# My wife's 10g



## barbarossa4122 (Dec 31, 2009)

Hi folks,

This is my wife's/ours 10g non Co2 planted tank. This tank is 3 months old. Please, let us know how we are doing so far.
Over 100rcs
4 Harlequins
3 Tetras
1 Yellow Glo fish
Riccia, water sprite, anubias, some moss, echinodorus tenellus, ludwigia palustris( I think), some other ludwigia, repens or ovalis and a small temple plant. Lol, I wanted to stick some hornwort in there but, my wife said, NO.
Dosing EI using RootMedic micros and macros.
We are fairly new to this hobby and improvements will follow.

Lights: 24w t5ho Catalina fixture 12" above tank.
Filter : 1 Rena xp2
Heater : 50w Visi-Therm Deluxe 
Substarte : Eco Complete Black


----------



## Bert H (Mar 2, 2004)

Whatever you're doing, it seems to be working!

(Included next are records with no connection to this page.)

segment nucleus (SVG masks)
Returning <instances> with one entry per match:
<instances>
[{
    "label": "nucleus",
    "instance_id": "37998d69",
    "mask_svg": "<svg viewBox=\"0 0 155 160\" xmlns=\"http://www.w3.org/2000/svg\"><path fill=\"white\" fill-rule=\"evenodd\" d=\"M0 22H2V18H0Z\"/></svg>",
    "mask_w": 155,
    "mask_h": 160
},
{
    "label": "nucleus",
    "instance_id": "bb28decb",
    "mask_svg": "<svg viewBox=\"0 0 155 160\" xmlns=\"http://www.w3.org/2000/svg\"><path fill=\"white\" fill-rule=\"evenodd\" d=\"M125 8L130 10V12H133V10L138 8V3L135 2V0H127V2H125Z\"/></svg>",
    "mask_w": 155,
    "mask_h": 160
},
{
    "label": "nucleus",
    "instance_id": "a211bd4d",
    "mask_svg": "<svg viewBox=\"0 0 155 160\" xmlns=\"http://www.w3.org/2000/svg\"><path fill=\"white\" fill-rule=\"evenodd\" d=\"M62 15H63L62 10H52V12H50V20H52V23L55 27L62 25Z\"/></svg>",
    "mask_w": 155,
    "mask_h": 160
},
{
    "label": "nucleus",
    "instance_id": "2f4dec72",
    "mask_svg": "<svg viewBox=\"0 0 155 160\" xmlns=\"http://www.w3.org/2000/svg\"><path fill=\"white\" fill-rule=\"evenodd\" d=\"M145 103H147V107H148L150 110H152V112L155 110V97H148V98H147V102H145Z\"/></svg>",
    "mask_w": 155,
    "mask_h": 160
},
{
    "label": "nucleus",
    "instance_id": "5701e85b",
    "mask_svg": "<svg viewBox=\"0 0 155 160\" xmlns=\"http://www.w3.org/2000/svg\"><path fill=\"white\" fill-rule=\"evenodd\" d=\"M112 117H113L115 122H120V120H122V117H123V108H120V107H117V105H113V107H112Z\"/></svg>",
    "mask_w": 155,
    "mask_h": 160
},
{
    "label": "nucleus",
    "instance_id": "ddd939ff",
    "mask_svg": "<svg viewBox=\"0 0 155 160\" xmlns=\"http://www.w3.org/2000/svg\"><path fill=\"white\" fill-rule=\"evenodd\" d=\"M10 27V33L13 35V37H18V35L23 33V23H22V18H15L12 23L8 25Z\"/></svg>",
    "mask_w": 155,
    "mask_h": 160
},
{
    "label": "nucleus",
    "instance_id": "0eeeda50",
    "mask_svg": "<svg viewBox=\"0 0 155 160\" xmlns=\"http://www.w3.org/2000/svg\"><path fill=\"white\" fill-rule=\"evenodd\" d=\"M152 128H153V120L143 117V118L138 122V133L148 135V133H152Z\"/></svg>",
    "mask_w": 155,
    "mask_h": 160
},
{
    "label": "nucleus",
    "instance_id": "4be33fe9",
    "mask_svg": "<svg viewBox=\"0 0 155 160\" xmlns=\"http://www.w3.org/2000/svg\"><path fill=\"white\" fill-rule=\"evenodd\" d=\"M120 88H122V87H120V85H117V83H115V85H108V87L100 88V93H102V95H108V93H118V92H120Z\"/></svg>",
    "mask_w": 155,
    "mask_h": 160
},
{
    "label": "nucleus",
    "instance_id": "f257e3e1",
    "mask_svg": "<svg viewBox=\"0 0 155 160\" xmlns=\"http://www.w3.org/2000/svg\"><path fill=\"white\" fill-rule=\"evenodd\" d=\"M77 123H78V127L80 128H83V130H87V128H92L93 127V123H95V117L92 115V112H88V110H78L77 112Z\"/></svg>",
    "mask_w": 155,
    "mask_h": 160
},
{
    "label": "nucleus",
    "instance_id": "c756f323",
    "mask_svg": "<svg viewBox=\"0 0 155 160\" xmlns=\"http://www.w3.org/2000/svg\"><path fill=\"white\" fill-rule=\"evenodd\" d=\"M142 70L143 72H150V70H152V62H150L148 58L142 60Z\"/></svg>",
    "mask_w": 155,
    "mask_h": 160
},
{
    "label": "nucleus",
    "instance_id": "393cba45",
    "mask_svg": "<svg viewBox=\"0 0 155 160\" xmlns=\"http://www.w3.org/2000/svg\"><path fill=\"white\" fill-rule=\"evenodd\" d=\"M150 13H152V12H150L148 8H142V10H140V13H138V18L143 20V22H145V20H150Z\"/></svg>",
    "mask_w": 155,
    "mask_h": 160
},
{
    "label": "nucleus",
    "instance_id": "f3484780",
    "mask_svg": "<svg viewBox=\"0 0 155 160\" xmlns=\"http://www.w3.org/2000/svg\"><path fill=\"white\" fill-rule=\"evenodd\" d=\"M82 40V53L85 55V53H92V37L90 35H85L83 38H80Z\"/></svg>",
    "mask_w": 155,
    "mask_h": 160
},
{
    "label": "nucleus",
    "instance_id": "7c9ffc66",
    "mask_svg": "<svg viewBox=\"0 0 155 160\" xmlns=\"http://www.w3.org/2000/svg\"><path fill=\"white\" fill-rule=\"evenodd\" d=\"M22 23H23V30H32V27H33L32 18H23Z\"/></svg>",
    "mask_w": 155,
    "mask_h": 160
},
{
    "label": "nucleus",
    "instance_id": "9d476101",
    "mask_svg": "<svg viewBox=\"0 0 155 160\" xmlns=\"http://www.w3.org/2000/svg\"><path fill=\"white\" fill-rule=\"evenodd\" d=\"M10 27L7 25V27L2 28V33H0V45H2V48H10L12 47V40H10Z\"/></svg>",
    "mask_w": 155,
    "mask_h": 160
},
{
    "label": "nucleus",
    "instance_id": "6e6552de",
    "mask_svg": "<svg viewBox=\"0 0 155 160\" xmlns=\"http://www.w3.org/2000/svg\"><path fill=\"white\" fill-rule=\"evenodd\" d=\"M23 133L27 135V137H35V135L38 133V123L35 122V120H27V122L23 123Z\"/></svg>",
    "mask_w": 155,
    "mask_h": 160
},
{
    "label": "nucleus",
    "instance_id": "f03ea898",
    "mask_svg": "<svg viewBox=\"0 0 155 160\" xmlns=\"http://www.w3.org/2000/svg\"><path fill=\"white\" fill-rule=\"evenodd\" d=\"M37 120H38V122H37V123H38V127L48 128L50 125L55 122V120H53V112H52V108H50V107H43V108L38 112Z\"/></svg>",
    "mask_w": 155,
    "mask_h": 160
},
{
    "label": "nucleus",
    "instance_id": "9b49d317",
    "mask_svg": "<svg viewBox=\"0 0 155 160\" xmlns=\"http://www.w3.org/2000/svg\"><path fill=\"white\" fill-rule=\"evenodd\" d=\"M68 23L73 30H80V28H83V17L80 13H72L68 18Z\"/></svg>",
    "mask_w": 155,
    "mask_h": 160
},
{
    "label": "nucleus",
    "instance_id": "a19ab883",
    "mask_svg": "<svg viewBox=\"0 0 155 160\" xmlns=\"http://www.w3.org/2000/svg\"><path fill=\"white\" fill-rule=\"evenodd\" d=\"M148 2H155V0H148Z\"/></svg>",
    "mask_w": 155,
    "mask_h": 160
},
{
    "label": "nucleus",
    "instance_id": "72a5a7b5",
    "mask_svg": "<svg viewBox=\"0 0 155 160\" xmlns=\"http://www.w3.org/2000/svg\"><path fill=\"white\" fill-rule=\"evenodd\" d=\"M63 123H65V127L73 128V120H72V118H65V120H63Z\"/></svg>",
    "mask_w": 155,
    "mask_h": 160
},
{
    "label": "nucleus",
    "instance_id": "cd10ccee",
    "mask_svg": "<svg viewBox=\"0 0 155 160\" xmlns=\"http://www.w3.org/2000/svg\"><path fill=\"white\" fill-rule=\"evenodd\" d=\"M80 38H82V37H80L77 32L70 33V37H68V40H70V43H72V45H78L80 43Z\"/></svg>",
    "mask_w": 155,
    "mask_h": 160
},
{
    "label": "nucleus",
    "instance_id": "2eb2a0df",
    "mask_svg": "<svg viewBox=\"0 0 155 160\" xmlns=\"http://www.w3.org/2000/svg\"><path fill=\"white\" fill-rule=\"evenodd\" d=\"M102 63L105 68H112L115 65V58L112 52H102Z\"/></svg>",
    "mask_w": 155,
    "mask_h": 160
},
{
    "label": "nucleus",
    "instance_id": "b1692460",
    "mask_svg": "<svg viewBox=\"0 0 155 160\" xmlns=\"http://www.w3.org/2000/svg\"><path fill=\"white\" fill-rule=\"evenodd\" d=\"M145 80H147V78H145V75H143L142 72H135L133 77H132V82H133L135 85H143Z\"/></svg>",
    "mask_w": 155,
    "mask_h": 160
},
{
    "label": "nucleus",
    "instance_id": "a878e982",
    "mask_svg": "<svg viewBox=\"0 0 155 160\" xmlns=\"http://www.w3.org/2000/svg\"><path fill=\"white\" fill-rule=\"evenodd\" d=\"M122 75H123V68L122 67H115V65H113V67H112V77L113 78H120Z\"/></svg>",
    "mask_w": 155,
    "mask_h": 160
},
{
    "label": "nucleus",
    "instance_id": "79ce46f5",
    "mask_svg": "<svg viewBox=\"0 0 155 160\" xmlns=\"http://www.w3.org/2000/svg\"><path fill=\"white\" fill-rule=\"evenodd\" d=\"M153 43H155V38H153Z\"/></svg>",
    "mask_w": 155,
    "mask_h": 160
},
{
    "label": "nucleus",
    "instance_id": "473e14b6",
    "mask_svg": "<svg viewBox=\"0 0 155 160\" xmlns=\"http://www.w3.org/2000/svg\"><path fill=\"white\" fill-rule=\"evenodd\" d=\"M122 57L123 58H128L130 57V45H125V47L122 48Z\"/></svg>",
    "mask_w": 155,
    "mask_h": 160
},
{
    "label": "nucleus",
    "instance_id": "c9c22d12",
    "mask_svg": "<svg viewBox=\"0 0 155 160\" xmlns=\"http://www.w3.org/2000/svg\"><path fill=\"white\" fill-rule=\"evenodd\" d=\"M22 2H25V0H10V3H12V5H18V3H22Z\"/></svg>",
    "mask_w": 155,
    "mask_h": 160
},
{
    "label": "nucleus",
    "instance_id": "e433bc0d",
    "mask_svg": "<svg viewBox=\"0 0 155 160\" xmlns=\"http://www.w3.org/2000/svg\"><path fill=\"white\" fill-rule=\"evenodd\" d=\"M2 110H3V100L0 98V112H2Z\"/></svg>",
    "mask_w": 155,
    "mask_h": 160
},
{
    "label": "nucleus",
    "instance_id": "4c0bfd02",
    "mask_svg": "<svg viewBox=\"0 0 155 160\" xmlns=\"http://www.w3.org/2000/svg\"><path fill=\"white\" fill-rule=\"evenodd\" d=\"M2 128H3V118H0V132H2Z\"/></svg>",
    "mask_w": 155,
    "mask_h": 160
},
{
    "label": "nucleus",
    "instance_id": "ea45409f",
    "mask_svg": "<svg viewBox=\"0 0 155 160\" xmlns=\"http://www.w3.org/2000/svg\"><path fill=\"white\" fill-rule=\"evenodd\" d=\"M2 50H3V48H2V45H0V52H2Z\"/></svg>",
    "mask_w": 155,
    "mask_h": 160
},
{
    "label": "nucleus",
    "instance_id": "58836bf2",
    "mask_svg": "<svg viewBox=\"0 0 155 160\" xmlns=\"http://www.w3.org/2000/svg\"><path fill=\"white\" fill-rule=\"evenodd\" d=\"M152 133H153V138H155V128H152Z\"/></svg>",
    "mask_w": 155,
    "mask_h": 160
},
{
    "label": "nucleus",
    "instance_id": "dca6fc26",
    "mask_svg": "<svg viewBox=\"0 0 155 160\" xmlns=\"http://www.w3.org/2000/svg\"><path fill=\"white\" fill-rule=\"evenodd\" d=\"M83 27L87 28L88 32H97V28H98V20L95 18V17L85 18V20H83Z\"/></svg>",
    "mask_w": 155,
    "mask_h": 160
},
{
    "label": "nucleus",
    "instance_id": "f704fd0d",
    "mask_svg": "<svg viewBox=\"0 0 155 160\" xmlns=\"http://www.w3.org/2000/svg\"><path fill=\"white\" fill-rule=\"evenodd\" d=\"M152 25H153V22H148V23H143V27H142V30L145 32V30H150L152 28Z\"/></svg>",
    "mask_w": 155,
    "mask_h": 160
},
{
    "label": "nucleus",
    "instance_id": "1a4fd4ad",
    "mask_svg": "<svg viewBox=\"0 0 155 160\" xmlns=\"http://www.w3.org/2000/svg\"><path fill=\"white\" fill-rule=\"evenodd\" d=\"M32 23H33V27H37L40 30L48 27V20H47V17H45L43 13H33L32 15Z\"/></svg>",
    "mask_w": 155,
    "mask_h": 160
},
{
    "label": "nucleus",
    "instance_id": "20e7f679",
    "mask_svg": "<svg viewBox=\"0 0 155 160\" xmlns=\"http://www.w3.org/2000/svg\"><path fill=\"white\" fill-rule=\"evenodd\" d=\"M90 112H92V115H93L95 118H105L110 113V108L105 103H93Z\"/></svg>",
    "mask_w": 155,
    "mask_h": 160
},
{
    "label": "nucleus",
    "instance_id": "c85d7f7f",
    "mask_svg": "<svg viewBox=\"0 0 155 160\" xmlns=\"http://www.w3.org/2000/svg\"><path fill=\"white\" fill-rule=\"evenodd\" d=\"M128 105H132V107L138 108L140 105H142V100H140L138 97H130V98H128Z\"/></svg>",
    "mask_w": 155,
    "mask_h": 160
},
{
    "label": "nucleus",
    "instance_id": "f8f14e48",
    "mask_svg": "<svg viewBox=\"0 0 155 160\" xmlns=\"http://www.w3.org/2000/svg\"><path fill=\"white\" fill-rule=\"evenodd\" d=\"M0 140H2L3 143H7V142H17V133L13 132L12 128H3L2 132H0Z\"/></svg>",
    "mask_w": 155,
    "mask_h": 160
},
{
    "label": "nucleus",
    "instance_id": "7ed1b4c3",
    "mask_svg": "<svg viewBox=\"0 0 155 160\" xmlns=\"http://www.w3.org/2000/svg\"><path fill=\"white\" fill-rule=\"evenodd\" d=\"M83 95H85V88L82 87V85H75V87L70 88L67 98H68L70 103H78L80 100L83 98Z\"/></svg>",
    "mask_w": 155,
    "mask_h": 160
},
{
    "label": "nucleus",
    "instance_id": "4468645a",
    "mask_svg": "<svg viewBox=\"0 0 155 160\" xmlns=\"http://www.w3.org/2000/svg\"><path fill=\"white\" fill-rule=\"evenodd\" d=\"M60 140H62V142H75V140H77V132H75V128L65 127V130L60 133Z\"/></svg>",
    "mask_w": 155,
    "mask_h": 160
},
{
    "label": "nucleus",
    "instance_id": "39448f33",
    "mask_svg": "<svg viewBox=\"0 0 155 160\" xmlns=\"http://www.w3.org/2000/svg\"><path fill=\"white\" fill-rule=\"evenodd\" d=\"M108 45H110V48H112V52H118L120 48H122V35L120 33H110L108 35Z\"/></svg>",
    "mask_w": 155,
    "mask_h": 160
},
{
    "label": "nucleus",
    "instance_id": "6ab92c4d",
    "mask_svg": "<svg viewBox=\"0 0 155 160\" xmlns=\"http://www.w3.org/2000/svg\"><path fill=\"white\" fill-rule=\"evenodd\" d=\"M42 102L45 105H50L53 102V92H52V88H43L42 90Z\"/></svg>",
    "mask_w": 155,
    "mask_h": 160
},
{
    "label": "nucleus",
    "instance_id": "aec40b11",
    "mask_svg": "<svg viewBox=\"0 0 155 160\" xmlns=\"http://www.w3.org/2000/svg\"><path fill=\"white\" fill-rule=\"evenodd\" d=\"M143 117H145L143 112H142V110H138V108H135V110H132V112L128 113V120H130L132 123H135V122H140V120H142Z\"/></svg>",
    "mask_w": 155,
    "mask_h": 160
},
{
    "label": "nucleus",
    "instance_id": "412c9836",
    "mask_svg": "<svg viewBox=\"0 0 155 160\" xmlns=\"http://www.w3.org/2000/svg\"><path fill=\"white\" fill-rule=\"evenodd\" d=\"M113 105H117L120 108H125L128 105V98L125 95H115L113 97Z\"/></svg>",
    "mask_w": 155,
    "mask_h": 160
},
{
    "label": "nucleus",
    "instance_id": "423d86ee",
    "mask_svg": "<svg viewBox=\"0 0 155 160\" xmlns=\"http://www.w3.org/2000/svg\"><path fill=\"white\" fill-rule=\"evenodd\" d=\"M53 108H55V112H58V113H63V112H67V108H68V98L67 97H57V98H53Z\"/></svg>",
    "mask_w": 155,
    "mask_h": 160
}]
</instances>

Tank looks good. :thumbsup:


----------



## barbarossa4122 (Dec 31, 2009)

Thanks Bert H.


----------



## joshvito (Apr 6, 2009)

looks very healthy, congrats!


----------



## barbarossa4122 (Dec 31, 2009)

Thanks joshvito.


----------



## joshvito (Apr 6, 2009)

I have one question, you are using a Rena XP2 to filter this 10G tank?
Are you reducing the flow?
It is interesting, cause it relates to a discussion elsewhere on APC
http://www.aquaticplantcentral.com/forumapc/dallas-ft-worth-aquatic-plant-club/75400-excited-word-about-filtration.html


----------



## barbarossa4122 (Dec 31, 2009)

joshvito said:


> I have one question, you are using a Rena XP2 to filter this 10G tank?
> Are you reducing the flow?
> It is interesting, cause it relates to a discussion elsewhere on APC
> http://www.aquaticplantcentral.com/forumapc/dallas-ft-worth-aquatic-plant-club/75400-excited-word-about-filtration.html


Hi,

Yes, I use an xp2 and did not reduce the flow one bit. As you can see in the pics the tank did not turn into Niagara Falls. The fish, rcs and plants are doing great. I would say using the xp2 for this tank is just perfect. I was told by almost everyone that the xp2 is too big for a 10g tank.
I have to admit that I, also thought it will be too much before I installed the filter but, I was pleasantly surprised.


----------